TASK 1
Reproduce everything in the Cosmos Hub passage from "The Cosmos Hub has" down to "paper from 2014.".
TASK 2
Continue the passage about Cosmos Hub security deposits, beginning after its final sentence.

EXERCISE PASSAGE

_ _ _

The Cosmos Hub has Atoms, with a starting supply of around 220 million, as its internal token. Accounts and Atom balances of the accounts are maintained in the ledger (the blockchain) of the Cosmos Hub. In order to select the accountants that would maintain the ledger, an option is created for any account holder to post its Atom balances as a security deposit and become an accountant for the ledger. Witness the beautiful circularity in the design: One has a ledger of Atom balances; particular holders of Atom balances are able to (voluntarily) use those balances as security deposits and become accountants; and the set of accountants chosen thus maintain and update the ledger. This is how the fundamental problem of selecting a group of accountants for PBFT flavored consensus algorithms was resolved in the Tendermint paper from 2014.
Of course, different accountants will post different amounts of security deposits. Those posting larger security deposits (like 10 million Atoms) have greater value at stake than those supplying smaller security deposits (like 1 million Atoms). If both these parties were to have an equal say in deciding which pages get added to the ledger; then there would be an enormous incentive for the larger security deposit accountant to split their deposit into smaller amounts, and get a bigger say. The only logical conclusion, therefore, is for the say, or voting power, of each accountant to be proportional to the security deposit posted by them.
Security bonds solved a separate, titanically important, problem in the cryptocurrency space — the problem of how to punish accountants for their misbehavior. Systems, prior to early Tendermint, had relied on attracting a set of accountants (miners) via the promise of inflationary rewards. One can think of these block rewards as a carrot — individual miners ran accounting systems for cryptocurrency in the expectation of inflationary rewards in the native tokens of the networks. In 2014, the Bitcoin system printed new bitcoin, worth $400 million plus, and awarded them to its set of functional accountants in 2014 — the Bitcoin miners. However, Bitcoin has no mechanism to actively punish a miner if they try to, say, include a fraudulent transaction in the network. Bitcoin possesses only carrots but no sticks!
Tendermint based cryptocurrencies including Atoms, however, institute mechanisms to punish misbehaving accountants — destroy part of their security bonds! It also rewards accountants the same way as Bitcoin, by inflating the token supply and distributing inflated tokens to the accountant set. This might seem like an innocuous difference, but it will become a centerpiece in our later blogs.

_ _ _

DATA SECTION
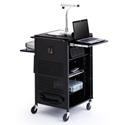 Bretford TCP23-BK PAL Multimedia Cart with Rubber Casters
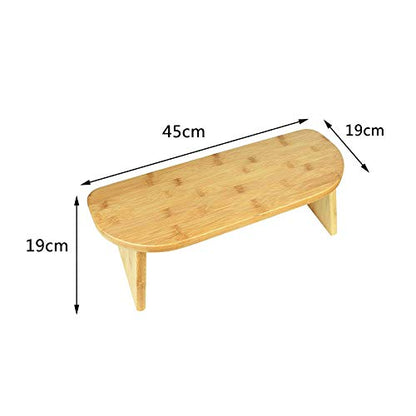 Folding Meditation Bench with Locking Magnetic Hinges - Meditation Seat - Bonus Portable Travel Carry Bag - Ergonomic Bamboo Yoga Stool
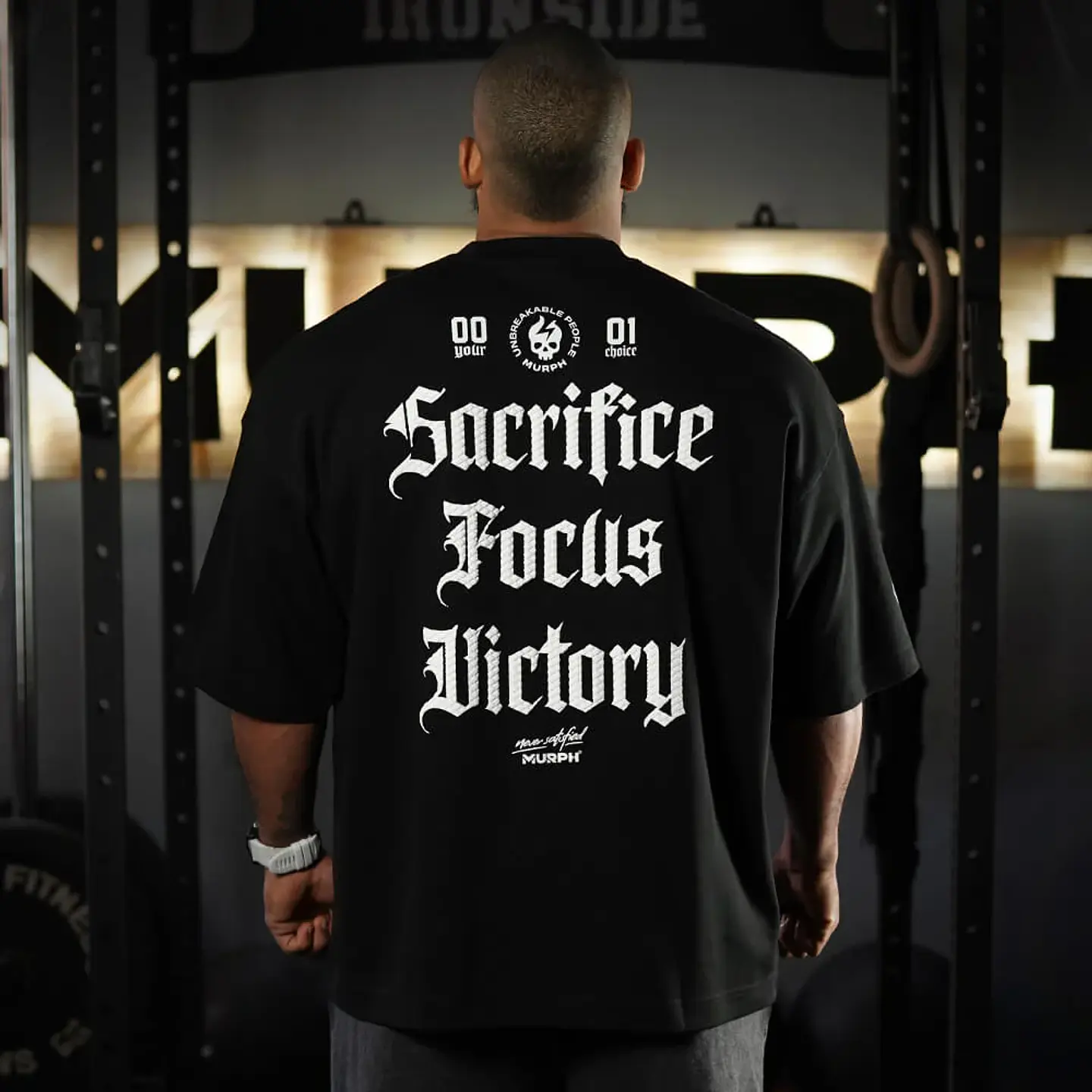 Remera Oversize ICON Premium SFV - Negro 1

_ _ _

EXERCISE RESPONSE 1
The Cosmos Hub has Atoms, with a starting supply of around 220 million, as its internal token. Accounts and Atom balances of the accounts are maintained in the ledger (the blockchain) of the Cosmos Hub. In order to select the accountants that would maintain the ledger, an option is created for any account holder to post its Atom balances as a security deposit and become an accountant for the ledger. Witness the beautiful circularity in the design: One has a ledger of Atom balances; particular holders of Atom balances are able to (voluntarily) use those balances as security deposits and become accountants; and the set of accountants chosen thus maintain and update the ledger. This is how the fundamental problem of selecting a group of accountants for PBFT flavored consensus algorithms was resolved in the Tendermint paper from 2014.

EXERCISE RESPONSE 2
For example, one of the ways an accountant can misbehave is to attempt to vote twice, for two different pages, to be added at the same place in the ledger. Unlike a normal voting system, there is no central party like the Government to ensure that an accountant votes only once. Accountants are able to place two contradictory votes when two leaders propose pages concurrently. The ability to punish accountants is critical to disincentive such behavior. Other misbehaviors include the inclusion of invalid transactions in pages proposed by an accountant and being offline for extended durations of time. Each of these misbehaviors attracts penalties of varying amounts.
This unique combination of security bonds for accountants, and the need for accountants to run open source software to maintain the blockchain created a new role, and a business opportunity. This new economic opportunity is to build infrastructure in order to be a validator — a party that supplies security bonds, and operates infrastructure to maintain different Tendermint blockchains as an accountant. Chorus One is one of those accountants: a validator for the Cosmos Hub.
This means that, if the Chorus accountant were to misbehave in any way, the firm stands to lose a significant amount of capital. Misbehavior can occur due to configuration faults, external attacks or rogue insiders. The difficulty of running a validator stems from the need to build a secure system that can ward off these different attack vectors through an intelligent design. We summarized part of our design, that leads us to be confident enough to post a large security bond, in this article.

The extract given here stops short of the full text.